• **EXERCISE TASK**:
Select each line of the listing below that contains the string "Rect" and copy those lines.

Spatial question entries
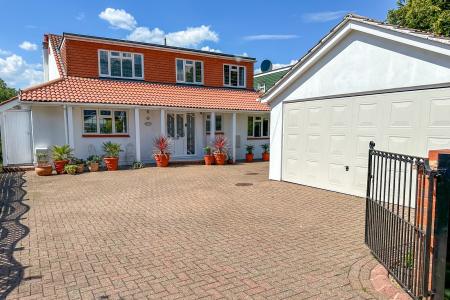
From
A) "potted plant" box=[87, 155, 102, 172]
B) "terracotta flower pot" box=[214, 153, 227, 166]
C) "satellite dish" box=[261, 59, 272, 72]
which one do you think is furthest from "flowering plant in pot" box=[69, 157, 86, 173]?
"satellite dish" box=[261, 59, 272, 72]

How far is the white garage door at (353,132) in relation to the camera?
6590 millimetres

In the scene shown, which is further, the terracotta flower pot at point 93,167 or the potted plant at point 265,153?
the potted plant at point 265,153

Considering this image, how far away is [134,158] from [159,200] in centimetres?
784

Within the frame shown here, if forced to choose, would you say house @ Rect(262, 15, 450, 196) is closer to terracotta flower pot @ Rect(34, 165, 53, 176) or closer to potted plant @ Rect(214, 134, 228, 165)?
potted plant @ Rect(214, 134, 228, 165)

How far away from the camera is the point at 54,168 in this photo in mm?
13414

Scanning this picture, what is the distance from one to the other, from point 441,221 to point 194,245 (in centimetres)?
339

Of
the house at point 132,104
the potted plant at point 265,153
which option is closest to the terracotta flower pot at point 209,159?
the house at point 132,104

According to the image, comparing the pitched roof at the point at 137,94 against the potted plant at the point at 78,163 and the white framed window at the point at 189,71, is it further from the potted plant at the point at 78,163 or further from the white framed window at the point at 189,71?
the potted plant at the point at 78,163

==

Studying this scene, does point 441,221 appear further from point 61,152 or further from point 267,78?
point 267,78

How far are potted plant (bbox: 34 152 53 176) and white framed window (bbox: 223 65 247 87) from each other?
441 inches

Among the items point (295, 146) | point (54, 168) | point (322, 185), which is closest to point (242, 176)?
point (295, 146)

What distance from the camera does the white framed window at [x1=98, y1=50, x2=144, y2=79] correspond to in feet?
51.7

...

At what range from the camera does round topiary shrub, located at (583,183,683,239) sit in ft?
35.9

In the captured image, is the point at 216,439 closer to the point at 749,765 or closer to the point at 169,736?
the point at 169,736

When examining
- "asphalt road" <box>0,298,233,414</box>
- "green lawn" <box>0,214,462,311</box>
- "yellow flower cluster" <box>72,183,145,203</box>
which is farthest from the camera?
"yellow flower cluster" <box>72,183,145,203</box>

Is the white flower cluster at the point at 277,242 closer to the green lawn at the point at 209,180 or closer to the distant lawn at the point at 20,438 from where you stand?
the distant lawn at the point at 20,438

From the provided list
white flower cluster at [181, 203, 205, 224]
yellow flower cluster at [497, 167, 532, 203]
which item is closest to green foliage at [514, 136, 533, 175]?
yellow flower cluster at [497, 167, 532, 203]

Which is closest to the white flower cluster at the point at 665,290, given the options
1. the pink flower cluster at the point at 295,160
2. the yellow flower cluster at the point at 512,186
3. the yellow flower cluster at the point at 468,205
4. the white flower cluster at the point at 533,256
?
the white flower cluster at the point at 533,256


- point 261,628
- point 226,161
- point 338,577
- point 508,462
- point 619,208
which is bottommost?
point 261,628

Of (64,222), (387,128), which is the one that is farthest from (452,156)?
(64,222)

• **WRITTEN ANSWER**:
Within the frame shown here, if forced to choose, would you say house @ Rect(262, 15, 450, 196) is closer to terracotta flower pot @ Rect(34, 165, 53, 176) or closer to potted plant @ Rect(214, 134, 228, 165)?
potted plant @ Rect(214, 134, 228, 165)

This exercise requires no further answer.